As Infosys flags off the March quarter earnings season on Wednesday, India Inc is expected to report one of its worst performances in recent years.
Sales for Indian companies are expected to be flat or even shrink a little for the March quarter as they fell prey to insipid demand, a cutback in capital spending and lower prices and realisations.
The numbers may show cost pressures have eased off a bit, thanks to the sharp fall in prices of crude oil and commodity inputs.
But companies are unlikely to have reaped the full benefits of lower input costs this quarter.
Interest costs, the key variable contributing to profit falls recently, are expected to remain high, as only select top-notch borrowers have benefited from recent interest rate cuts.
In this backdrop, market participants are forecasting a decline or a modest growth in profits for most sectors of India Inc.
Sales slowdown
Leading brokerage Motilal Oswal Securities expects Sensex companies to report a 3.4 per cent decline in their sales and a 15.2 per cent fall in profits for the March quarter. “Most sectors would report either a decline or single-digit growth in earnings with just 3 out of 16 sectors we cover, reporting double-digit earnings growth. The decline in aggregates would be largely due to sharply lower earnings from metals and real estate,” says the brokerage in its Results Preview.
IDFC-SSKI is a tad less pessimistic, forecasting a 9.4 per cent fall in the profits of Sensex companies, with the picture becoming much worse (a 13.3 per cent decline), if oil companies are left out. IDFC-SSKI predicts that the Sensex companies will close the quarter with a measly 0.9 per cent sales growth (ex-oil and banks). It expects a 9.7 per cent contraction in operating profits due to cost pressures.
Neither brokerage has factored in write-backs from AS 11, in their estimates.
The exclusion of the “forex loss” element from the reported earnings may end up painting a rosier earnings picture for several highly leveraged companies.
Realty, metals
While overall earnings remain sombre, the saving grace may lie in the huge divergence in results, expected between sectors.

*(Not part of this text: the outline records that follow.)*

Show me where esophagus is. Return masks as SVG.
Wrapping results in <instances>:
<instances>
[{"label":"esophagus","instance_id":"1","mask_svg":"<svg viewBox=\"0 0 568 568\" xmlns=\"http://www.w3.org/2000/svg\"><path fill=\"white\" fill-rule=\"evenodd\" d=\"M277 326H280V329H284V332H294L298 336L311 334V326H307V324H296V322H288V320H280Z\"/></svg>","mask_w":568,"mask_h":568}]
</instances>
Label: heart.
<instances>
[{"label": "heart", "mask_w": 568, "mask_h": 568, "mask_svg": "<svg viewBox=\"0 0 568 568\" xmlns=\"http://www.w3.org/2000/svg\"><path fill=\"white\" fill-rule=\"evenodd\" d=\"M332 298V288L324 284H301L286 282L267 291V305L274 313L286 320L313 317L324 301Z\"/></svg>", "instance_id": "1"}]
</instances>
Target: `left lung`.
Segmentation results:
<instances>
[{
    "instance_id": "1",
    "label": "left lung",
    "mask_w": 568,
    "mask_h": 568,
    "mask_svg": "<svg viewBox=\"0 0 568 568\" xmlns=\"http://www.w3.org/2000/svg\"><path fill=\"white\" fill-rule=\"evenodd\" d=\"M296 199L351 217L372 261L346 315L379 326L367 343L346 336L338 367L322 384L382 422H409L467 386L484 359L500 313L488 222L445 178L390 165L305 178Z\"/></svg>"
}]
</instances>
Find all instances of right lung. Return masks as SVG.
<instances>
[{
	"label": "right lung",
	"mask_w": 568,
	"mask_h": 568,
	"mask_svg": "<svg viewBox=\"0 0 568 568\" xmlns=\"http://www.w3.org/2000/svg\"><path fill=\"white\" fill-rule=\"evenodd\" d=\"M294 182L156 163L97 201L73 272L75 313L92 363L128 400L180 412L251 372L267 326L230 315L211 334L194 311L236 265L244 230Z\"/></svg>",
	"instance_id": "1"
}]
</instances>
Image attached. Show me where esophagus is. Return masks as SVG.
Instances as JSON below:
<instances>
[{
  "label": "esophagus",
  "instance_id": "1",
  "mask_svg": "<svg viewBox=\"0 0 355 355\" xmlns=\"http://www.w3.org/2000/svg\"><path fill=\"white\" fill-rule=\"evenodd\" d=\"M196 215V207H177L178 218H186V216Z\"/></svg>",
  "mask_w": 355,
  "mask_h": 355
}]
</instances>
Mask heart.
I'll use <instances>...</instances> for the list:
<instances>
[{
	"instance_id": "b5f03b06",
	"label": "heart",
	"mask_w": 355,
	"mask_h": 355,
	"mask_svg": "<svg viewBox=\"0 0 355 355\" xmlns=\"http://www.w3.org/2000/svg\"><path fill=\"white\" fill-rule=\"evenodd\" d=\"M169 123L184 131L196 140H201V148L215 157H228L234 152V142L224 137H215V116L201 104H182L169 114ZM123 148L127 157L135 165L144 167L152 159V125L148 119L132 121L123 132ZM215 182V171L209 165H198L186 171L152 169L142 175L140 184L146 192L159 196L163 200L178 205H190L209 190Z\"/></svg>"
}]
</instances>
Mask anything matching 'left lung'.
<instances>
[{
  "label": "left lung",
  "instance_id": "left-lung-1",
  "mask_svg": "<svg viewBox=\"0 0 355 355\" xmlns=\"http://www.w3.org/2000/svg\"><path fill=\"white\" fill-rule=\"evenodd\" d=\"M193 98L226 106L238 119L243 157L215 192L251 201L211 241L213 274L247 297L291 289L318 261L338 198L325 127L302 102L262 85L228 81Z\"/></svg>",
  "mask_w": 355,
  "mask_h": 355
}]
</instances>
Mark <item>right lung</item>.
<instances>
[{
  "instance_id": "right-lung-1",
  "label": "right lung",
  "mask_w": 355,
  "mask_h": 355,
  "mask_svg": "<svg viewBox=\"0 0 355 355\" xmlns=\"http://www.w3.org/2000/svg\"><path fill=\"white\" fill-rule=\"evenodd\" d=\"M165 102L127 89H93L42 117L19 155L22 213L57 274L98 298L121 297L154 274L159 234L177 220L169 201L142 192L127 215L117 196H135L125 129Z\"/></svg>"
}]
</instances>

Real estate and metals are the sectors expected to report the worst set of March quarter numbers. Profit estimates for real estate companies are bleak, as brokerages estimate that flagging demand, lower prices and spiralling interest costs will reduce profits by anywhere between 70 and 85 per cent over last year, for leading players in the sector. Metal companies too are forecast to register sharp falls of 50-90 per cent in quarterly profits, on the base effect, as lower realisations reflect in margins, even as input costs remain high.

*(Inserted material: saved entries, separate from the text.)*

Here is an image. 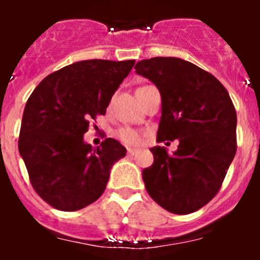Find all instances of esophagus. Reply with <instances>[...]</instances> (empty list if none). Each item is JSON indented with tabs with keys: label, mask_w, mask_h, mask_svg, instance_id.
Returning <instances> with one entry per match:
<instances>
[{
	"label": "esophagus",
	"mask_w": 260,
	"mask_h": 260,
	"mask_svg": "<svg viewBox=\"0 0 260 260\" xmlns=\"http://www.w3.org/2000/svg\"><path fill=\"white\" fill-rule=\"evenodd\" d=\"M138 153L137 150H134V148H128L127 150V155L128 156H135Z\"/></svg>",
	"instance_id": "34e87169"
}]
</instances>
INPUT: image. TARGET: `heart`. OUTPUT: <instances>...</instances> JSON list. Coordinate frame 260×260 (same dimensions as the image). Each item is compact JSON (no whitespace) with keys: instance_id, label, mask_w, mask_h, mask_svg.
<instances>
[{"instance_id":"heart-1","label":"heart","mask_w":260,"mask_h":260,"mask_svg":"<svg viewBox=\"0 0 260 260\" xmlns=\"http://www.w3.org/2000/svg\"><path fill=\"white\" fill-rule=\"evenodd\" d=\"M117 135H118L119 139H121L125 144H127V146H137V144L141 143L142 141L141 134L138 132H135V130H133V128L128 127L121 128Z\"/></svg>"}]
</instances>
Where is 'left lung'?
Masks as SVG:
<instances>
[{
    "instance_id": "obj_1",
    "label": "left lung",
    "mask_w": 260,
    "mask_h": 260,
    "mask_svg": "<svg viewBox=\"0 0 260 260\" xmlns=\"http://www.w3.org/2000/svg\"><path fill=\"white\" fill-rule=\"evenodd\" d=\"M135 73L161 95L157 142H180L172 155L165 147L150 150L153 164L142 171L147 192L169 212H194L217 194L236 155L233 103L213 75L182 58L142 59Z\"/></svg>"
}]
</instances>
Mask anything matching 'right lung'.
Listing matches in <instances>:
<instances>
[{
  "label": "right lung",
  "instance_id": "add662e5",
  "mask_svg": "<svg viewBox=\"0 0 260 260\" xmlns=\"http://www.w3.org/2000/svg\"><path fill=\"white\" fill-rule=\"evenodd\" d=\"M134 59L78 61L52 73L27 100L18 148L35 191L59 211H78L98 201L110 169L126 148L107 138L84 142L89 121L105 114Z\"/></svg>",
  "mask_w": 260,
  "mask_h": 260
}]
</instances>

Oil marketing companies are expected to see a better profit picture with lower crude prices cutting under-recoveries.
Telecom, power, banks, infrastructure and FMCG are sectors expected to clock reasonable sales as well as profit growth, with forecasts for a 5-15 per cent earnings growth.
The prognosis for IT is mixed, with predictions for a flat to slightly positive topline, while profits may grow 7-11 per cent relative to last year.
Market hopes
Market participants expect sectors such as automobiles and cement to improve their performance sequentially (helped by better sales and despatches respectively), though profits may continue to fall year-on-year.

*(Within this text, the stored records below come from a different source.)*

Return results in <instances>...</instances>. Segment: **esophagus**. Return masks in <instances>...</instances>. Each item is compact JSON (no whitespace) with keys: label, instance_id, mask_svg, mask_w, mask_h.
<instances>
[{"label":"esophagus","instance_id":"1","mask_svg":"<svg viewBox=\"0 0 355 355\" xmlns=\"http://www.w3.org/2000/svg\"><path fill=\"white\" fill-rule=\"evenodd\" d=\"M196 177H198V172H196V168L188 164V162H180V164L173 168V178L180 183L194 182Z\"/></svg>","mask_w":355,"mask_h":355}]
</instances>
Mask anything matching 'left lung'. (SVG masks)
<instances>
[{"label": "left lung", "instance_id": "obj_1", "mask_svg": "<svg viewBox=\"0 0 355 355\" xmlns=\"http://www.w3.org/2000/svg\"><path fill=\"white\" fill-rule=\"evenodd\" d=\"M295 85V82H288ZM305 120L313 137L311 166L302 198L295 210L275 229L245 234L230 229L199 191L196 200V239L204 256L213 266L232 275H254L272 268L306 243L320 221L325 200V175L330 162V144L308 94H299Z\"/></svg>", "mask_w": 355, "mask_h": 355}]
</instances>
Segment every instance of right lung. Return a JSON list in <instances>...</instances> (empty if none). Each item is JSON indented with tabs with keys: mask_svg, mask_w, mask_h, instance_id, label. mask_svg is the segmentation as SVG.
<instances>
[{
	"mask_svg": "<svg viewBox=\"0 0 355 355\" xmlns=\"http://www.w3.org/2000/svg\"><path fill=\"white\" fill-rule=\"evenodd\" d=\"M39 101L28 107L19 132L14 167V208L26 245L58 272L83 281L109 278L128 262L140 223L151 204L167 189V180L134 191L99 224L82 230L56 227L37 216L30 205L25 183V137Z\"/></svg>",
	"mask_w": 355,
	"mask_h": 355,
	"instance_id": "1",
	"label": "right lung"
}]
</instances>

Given this backdrop, it is interesting that realty and metals, the sectors expected to unveil the poorest set of numbers, are the ones that have led the recent stock market rally.
The 50 per cent rise in the BSE Realty index and the 47 per cent surge in the BSE Metal index, make them the best sector performers over a month.
Is it a case of stock prices already discounting the worst, or being swept up by optimistic expectations?
That will be clear as stocks in these sectors react to the results announcements over the next few weeks.